> _WORK REQUEST_: Pull every line of the entries that has the word "google".

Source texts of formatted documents
- Opening Delimiter -

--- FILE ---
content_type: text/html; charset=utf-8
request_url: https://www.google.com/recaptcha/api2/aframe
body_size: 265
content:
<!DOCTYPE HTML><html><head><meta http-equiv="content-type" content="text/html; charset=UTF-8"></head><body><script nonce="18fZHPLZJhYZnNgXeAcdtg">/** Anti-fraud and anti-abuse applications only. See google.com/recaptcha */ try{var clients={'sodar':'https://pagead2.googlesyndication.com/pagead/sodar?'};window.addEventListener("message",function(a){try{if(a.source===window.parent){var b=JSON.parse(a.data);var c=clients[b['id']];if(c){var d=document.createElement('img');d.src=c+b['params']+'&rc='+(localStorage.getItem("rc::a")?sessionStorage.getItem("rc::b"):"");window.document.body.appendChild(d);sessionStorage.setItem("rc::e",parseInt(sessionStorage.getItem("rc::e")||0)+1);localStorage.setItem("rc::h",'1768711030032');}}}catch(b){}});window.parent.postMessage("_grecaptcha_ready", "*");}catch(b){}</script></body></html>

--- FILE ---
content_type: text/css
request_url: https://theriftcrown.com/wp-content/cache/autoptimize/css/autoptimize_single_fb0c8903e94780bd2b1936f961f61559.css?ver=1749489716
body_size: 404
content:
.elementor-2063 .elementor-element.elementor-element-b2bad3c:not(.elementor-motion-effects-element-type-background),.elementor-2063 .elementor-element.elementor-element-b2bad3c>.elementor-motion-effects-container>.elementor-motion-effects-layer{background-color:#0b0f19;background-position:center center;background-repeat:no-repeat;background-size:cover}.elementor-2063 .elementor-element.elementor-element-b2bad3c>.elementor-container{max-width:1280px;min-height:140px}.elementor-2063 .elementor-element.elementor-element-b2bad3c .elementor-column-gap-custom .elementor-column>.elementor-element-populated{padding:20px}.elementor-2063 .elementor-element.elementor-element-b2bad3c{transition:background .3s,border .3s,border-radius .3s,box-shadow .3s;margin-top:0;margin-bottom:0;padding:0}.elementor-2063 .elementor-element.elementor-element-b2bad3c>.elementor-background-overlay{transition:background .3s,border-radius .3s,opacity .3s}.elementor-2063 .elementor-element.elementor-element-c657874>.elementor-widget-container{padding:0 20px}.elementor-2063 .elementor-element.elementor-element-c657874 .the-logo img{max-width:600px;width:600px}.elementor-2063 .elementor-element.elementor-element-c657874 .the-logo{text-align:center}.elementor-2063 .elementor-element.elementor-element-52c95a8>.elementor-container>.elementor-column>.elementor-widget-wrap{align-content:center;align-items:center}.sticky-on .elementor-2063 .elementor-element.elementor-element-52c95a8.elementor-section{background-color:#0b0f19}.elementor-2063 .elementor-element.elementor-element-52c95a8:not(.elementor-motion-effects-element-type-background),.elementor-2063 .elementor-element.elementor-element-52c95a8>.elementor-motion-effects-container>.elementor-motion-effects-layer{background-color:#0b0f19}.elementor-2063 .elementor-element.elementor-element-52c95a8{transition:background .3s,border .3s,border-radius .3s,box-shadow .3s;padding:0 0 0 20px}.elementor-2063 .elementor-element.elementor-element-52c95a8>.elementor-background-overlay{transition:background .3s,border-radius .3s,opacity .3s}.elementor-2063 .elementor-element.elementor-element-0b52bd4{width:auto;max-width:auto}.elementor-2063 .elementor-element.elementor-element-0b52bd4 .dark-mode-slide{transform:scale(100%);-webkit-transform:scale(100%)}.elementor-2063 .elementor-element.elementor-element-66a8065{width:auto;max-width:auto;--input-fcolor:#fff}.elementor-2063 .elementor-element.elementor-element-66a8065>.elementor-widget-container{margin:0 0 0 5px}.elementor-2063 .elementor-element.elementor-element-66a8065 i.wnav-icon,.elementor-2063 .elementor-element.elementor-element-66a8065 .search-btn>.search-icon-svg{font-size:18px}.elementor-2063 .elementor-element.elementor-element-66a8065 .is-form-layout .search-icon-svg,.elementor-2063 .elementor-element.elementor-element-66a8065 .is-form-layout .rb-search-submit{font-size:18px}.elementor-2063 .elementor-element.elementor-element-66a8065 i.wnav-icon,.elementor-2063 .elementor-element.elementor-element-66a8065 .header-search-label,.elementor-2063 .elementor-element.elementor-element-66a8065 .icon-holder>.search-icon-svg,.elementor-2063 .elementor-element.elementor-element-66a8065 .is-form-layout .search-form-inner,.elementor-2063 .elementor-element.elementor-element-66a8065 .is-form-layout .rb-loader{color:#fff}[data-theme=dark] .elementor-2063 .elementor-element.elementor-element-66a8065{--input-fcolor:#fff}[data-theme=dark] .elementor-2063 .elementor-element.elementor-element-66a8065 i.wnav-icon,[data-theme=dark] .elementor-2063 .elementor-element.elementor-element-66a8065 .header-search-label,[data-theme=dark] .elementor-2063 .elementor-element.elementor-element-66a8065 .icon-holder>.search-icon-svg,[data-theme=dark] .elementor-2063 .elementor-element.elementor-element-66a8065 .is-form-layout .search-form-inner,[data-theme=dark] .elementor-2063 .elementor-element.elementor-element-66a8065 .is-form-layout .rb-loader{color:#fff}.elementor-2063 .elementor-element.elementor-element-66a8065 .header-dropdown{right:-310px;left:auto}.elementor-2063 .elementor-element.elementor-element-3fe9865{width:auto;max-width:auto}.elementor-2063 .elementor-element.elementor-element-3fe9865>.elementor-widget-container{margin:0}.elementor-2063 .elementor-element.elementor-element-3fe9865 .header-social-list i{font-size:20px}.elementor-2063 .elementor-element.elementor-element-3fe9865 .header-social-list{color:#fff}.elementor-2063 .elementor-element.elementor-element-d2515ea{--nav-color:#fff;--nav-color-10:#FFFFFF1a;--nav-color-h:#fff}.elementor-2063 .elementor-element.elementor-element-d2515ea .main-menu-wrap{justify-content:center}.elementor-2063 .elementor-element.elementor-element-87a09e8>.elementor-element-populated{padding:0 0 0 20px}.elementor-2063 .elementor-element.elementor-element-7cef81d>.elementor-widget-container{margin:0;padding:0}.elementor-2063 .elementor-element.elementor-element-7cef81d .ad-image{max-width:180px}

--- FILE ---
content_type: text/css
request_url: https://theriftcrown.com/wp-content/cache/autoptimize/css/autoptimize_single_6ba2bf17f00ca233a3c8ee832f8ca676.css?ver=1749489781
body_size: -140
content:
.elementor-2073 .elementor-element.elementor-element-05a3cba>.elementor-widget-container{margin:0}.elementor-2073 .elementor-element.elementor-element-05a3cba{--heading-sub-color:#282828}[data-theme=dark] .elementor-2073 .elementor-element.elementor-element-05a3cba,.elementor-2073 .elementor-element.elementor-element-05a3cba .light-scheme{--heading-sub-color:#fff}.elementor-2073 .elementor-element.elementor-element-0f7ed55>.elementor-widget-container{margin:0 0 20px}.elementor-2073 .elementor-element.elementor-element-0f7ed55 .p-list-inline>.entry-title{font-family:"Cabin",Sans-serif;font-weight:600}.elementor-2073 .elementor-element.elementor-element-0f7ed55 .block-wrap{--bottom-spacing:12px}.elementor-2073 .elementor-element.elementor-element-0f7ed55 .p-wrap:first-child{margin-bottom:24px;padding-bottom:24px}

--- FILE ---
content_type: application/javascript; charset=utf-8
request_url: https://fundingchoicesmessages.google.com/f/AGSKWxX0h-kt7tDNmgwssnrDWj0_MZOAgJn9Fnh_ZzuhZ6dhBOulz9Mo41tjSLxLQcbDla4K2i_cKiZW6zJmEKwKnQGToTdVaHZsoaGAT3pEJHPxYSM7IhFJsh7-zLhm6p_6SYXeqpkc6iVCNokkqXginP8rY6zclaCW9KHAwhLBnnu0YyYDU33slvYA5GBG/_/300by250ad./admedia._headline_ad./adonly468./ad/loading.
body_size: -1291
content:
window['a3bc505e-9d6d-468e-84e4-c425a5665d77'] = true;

- Closing Delimiter -
- Opening Delimiter -

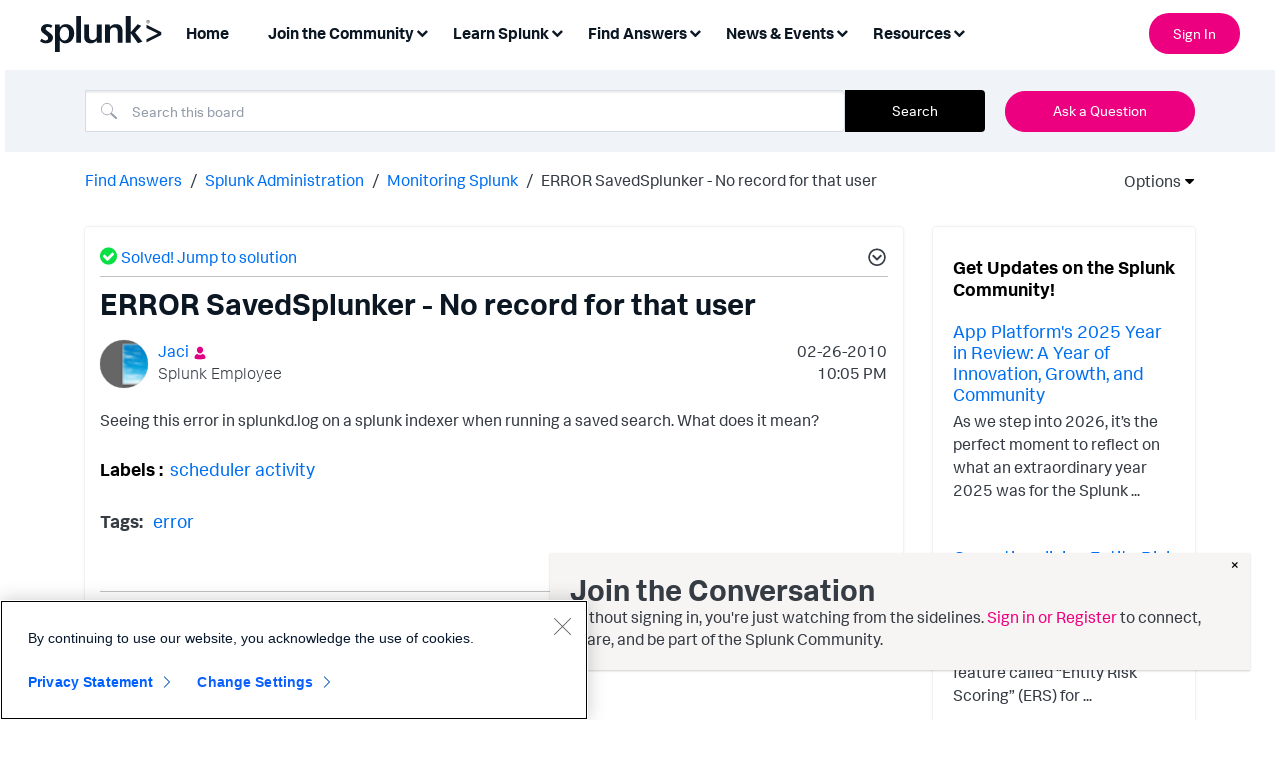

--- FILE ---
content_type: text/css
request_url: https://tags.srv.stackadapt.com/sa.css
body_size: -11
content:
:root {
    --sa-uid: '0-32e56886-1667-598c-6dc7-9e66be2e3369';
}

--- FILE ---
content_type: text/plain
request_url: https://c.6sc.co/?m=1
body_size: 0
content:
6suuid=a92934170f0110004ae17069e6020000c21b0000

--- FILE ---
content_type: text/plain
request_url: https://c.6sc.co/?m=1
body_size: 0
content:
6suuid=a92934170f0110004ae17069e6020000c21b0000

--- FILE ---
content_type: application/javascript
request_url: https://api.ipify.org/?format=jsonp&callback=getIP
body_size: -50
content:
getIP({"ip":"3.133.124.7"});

- Closing Delimiter -
- Opening Delimiter -

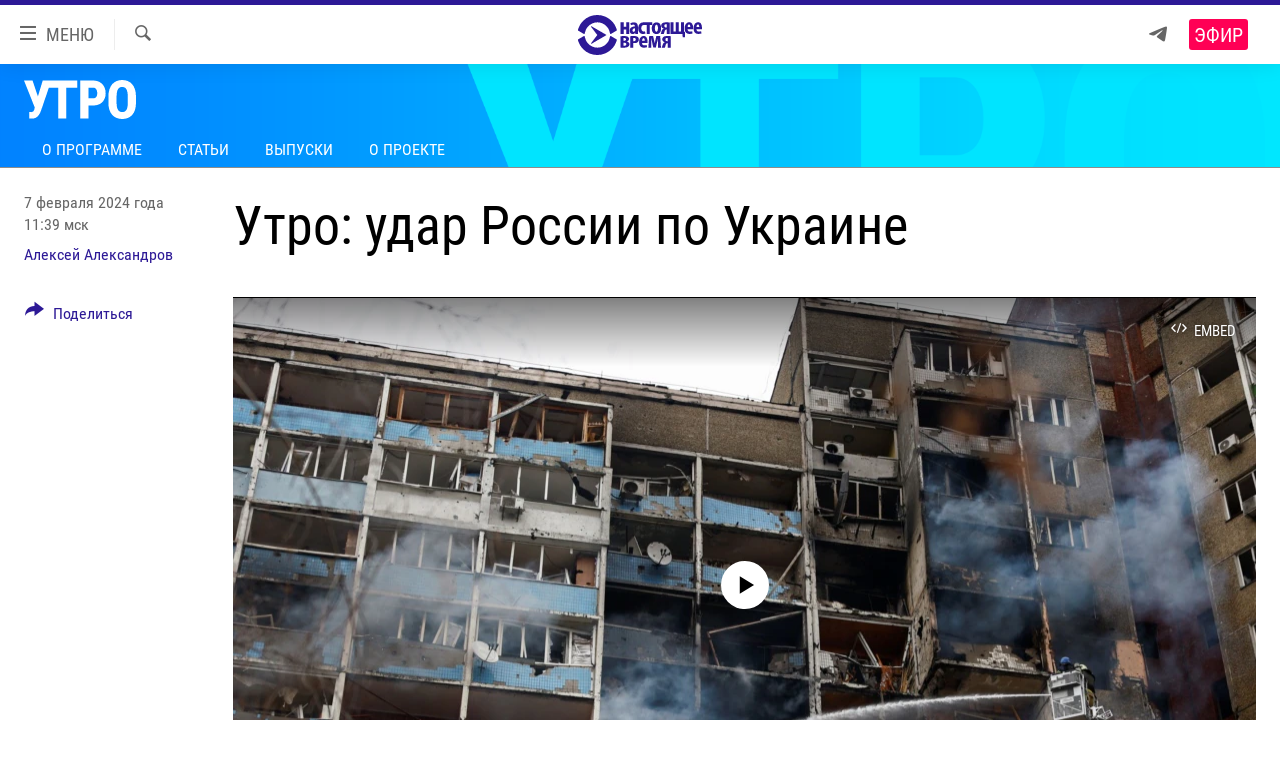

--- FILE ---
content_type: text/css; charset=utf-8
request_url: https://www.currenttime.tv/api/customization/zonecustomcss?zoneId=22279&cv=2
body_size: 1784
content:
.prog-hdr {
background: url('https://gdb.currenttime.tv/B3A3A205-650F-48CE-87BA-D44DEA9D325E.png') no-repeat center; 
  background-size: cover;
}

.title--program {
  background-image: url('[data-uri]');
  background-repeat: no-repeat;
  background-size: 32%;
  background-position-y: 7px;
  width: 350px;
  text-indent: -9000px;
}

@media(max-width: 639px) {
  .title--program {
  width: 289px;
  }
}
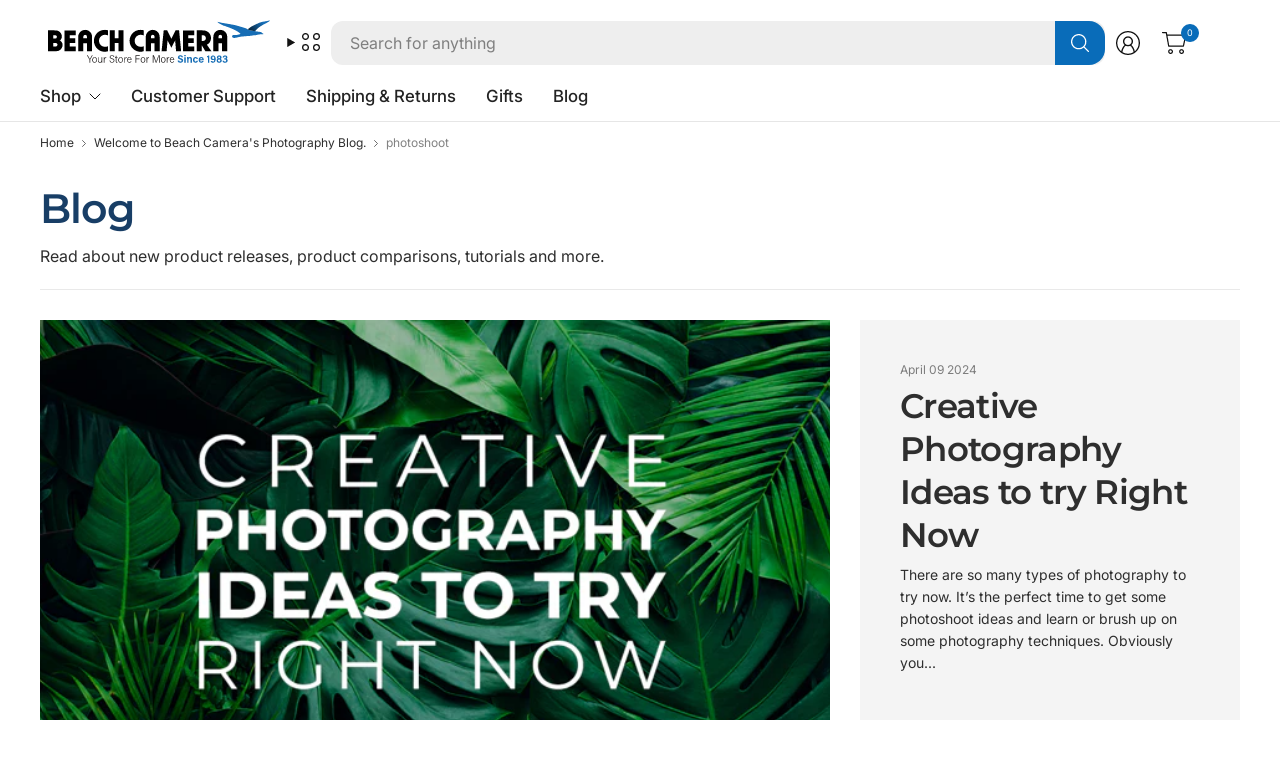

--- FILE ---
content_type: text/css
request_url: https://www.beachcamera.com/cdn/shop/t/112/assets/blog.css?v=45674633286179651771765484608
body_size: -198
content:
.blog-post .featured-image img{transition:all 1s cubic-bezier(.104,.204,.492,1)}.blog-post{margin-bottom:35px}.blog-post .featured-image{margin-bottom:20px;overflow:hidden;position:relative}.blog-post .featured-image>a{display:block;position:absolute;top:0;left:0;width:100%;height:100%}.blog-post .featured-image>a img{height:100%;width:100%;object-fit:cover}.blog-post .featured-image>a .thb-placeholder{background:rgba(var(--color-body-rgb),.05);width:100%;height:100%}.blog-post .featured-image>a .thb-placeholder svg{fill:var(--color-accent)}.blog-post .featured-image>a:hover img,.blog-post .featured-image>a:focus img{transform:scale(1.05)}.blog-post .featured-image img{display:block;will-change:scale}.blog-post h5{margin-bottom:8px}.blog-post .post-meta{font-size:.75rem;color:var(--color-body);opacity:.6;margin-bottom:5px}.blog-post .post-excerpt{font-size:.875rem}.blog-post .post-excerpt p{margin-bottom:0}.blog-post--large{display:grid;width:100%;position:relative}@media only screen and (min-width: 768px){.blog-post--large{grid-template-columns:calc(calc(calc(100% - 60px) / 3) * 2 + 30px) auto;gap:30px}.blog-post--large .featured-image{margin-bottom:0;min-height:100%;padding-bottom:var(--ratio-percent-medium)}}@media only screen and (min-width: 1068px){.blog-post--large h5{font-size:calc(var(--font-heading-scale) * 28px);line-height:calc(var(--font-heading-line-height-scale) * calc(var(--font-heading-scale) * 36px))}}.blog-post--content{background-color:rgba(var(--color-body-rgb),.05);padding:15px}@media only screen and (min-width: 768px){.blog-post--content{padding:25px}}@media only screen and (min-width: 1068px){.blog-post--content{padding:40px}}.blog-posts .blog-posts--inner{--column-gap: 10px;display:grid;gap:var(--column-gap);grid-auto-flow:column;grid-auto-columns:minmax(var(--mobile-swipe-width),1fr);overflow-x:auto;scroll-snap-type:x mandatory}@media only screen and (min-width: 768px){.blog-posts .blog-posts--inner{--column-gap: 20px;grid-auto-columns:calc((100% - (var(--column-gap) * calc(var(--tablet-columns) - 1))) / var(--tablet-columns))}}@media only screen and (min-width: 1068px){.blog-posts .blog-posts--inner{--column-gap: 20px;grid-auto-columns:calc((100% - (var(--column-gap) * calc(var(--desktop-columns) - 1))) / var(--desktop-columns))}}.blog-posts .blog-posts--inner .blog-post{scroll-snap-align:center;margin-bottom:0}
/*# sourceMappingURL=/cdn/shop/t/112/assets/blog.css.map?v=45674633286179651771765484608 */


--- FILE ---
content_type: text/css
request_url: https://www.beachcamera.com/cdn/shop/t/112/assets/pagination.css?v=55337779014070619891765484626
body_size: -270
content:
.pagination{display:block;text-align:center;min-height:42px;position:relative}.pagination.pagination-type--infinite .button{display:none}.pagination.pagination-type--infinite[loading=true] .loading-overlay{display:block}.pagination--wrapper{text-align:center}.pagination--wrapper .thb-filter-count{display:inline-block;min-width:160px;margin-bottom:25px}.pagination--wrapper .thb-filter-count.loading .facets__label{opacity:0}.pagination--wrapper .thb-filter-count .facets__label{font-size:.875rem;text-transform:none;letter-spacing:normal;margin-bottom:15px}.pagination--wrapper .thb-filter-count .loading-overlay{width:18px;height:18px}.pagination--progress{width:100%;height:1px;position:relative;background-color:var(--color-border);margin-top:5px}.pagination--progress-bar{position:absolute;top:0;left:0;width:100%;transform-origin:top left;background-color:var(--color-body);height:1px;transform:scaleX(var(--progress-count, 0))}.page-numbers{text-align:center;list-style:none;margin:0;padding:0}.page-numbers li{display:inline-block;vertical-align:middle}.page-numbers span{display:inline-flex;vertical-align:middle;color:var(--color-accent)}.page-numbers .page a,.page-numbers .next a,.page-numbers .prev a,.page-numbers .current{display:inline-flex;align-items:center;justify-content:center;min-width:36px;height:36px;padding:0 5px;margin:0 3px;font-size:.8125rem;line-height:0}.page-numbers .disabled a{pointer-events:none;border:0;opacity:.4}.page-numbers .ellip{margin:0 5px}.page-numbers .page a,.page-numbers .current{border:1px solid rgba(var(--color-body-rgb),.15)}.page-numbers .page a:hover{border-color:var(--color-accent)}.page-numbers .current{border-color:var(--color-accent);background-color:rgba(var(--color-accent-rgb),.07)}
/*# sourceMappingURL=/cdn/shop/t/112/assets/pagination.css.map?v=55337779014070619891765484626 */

- Closing Delimiter -

> _ANSWER TO THE PROBLEM_:
request_url: https://www.google.com/recaptcha/api2/aframe
<!DOCTYPE HTML><html><head><meta http-equiv="content-type" content="text/html; charset=UTF-8"></head><body><script nonce="18fZHPLZJhYZnNgXeAcdtg">/** Anti-fraud and anti-abuse applications only. See google.com/recaptcha */ try{var clients={'sodar':'https://pagead2.googlesyndication.com/pagead/sodar?'};window.addEventListener("message",function(a){try{if(a.source===window.parent){var b=JSON.parse(a.data);var c=clients[b['id']];if(c){var d=document.createElement('img');d.src=c+b['params']+'&rc='+(localStorage.getItem("rc::a")?sessionStorage.getItem("rc::b"):"");window.document.body.appendChild(d);sessionStorage.setItem("rc::e",parseInt(sessionStorage.getItem("rc::e")||0)+1);localStorage.setItem("rc::h",'1768711030032');}}}catch(b){}});window.parent.postMessage("_grecaptcha_ready", "*");}catch(b){}</script></body></html>
request_url: https://fundingchoicesmessages.google.com/f/AGSKWxX0h-kt7tDNmgwssnrDWj0_MZOAgJn9Fnh_ZzuhZ6dhBOulz9Mo41tjSLxLQcbDla4K2i_cKiZW6zJmEKwKnQGToTdVaHZsoaGAT3pEJHPxYSM7IhFJsh7-zLhm6p_6SYXeqpkc6iVCNokkqXginP8rY6zclaCW9KHAwhLBnnu0YyYDU33slvYA5GBG/_/300by250ad./admedia._headline_ad./adonly468./ad/loading.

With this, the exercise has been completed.